I just finished the bootloader, ...

No you didn't. At least half of a boot loader's code exists to handle errors that "shouldn't" happen (things like checking if the BIOS failed to enable A20, or if the BIOS says there was a problem reading data from disk) and handling those cases somehow - at a minimum, by providing the user information that can help them fix the problem (and determine if it's faulty hardware or a problem with the way the OS was installed or ...), so the user isn't stuck wondering why their entire computer is unusable (and so that you're not stuck with a bug report saying "doesn't boot" with no useful information either).

how do I load my kernel from my bootloader?

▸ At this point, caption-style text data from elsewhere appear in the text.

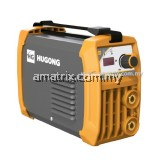 HUGONG EXTREME 200 Portable Stick Welding Machine 110V 230V IGBT Inverter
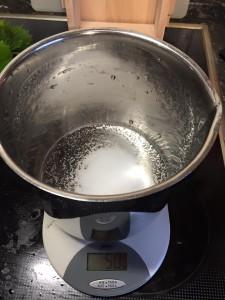 Salz auf Waage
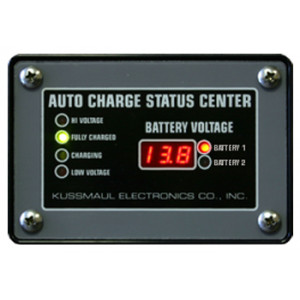 Universal Digital Battery Charger Indicators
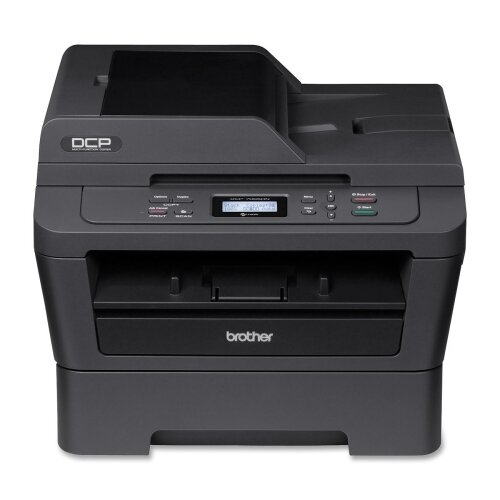 Brother Compact Laser Multi Function Copier with Duplex Printing and Networking Printer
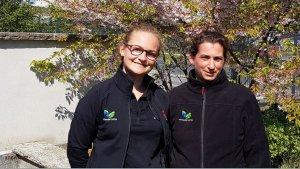 Marietta Rose und Katja König von der Potsdamer Garten Gestaltung GmbH | Bild: Antenne Brandenburg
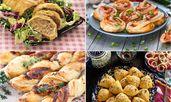 15 солени рецепти с бутертесто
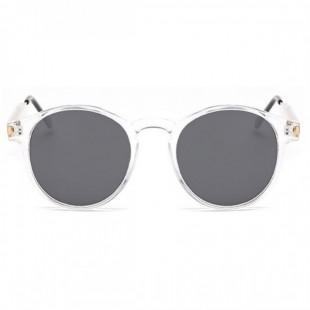 عینک مدل Half-3185-Tra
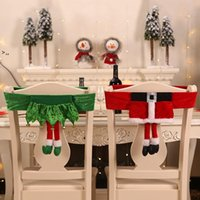 Christmas Chair Cover Santa Claus Belt Chair Covers Ghristmas Elf Girl Skirt Stool Decorations OWA8771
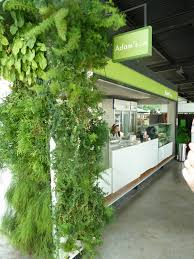 wonderful cafe u0027s decoration with outdoor green wall design combine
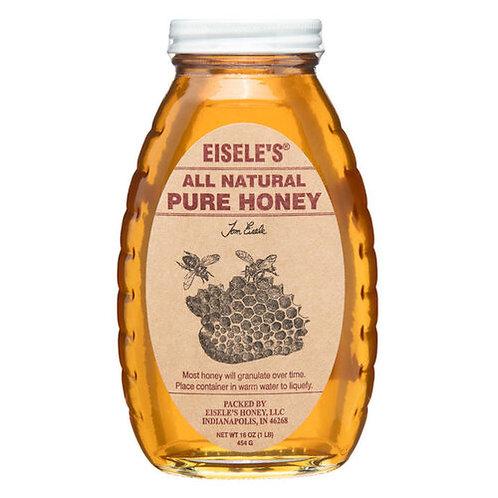 Eisle's Pure Honey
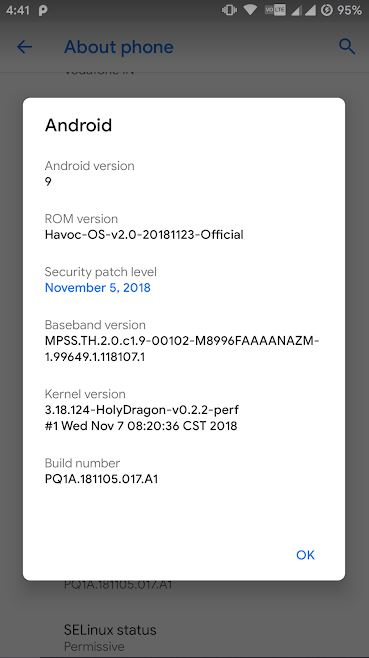 Havoc 2.5 Android 9.0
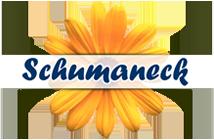 logo-schumaneck-kinderhaus-bruehl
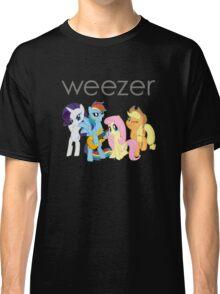 Weezer Pony Classic T-Shirt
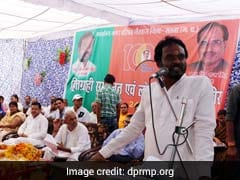 BJP Minister Admits He 'Can't Understand' New Tax GST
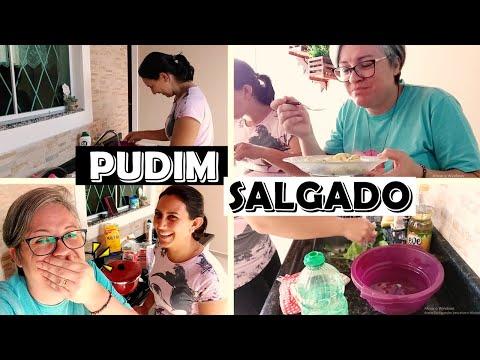 Invadi a Cozinha da Tati + Dando Pitacos + Pudim Salgado thumbnail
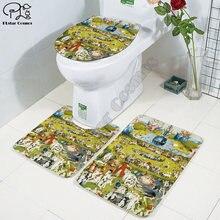Религиозная художественная живопись 3d Печатный коврик для ванной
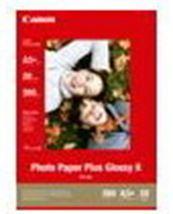 Image de Canon Paper PP-201 (5X7, 20 Sheets) papier photos (2311B018)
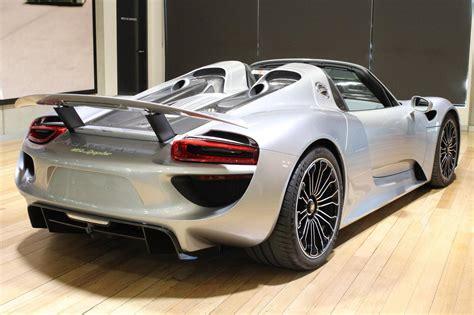 Silver Porsche 918 Spyder For Sale In Australia Gtspirit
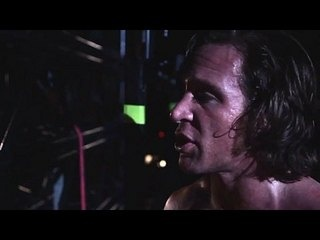 TNA Impact! Wrestling: Episode 8.31: Interview with Chris Sabin -- Following his match against Zema Ion and Sonjay Dutt, Chris Sabin talks about his return to the ring. -- http://wtch.it/2kvSX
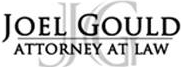 Logo of Joel Gould Law Offices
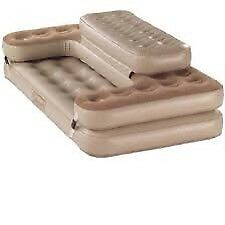 Coleman 5 in 1 air mattress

Your choices for finding where the kernel is (its location on the disk and its size) are:

a) Put the kernel in some kind of normal file system, and have the boot loader support that file system (e.g. find the right directory entry and get location of file's data from the file's directory entry). Note that this is complicated (e.g. you'll have a lot of error handling, in case the file system's structures are corrupted, etc)

b) Put the kernel in some kind of purpose designed file system or in some kind of purpose designed "special/reserved area" of a normal file system. This could be as simple as a table of "offset and length" structures stored in the first sector, where kernel's file is always the first entry in that table.

c) Include the kernel's binary directly into the boot loader using something like the incbin directive in NASM. In this case you can use labels to determine the size of the kernel's file, like:

kernel_start:
    incbin 'kernel.bin'
kernel_end:

In this case you can determine where the kernel is on disk from where the boot loader was on disk, and calculate how many sectors it is (e.g. (kernel_end - kernel_start + SECTOR_SIZE-1)/SECTOR_SIZE). Of course this is horribly inflexible (e.g. you can't easily update the kernel without assembling and then reinstalling the boot loader).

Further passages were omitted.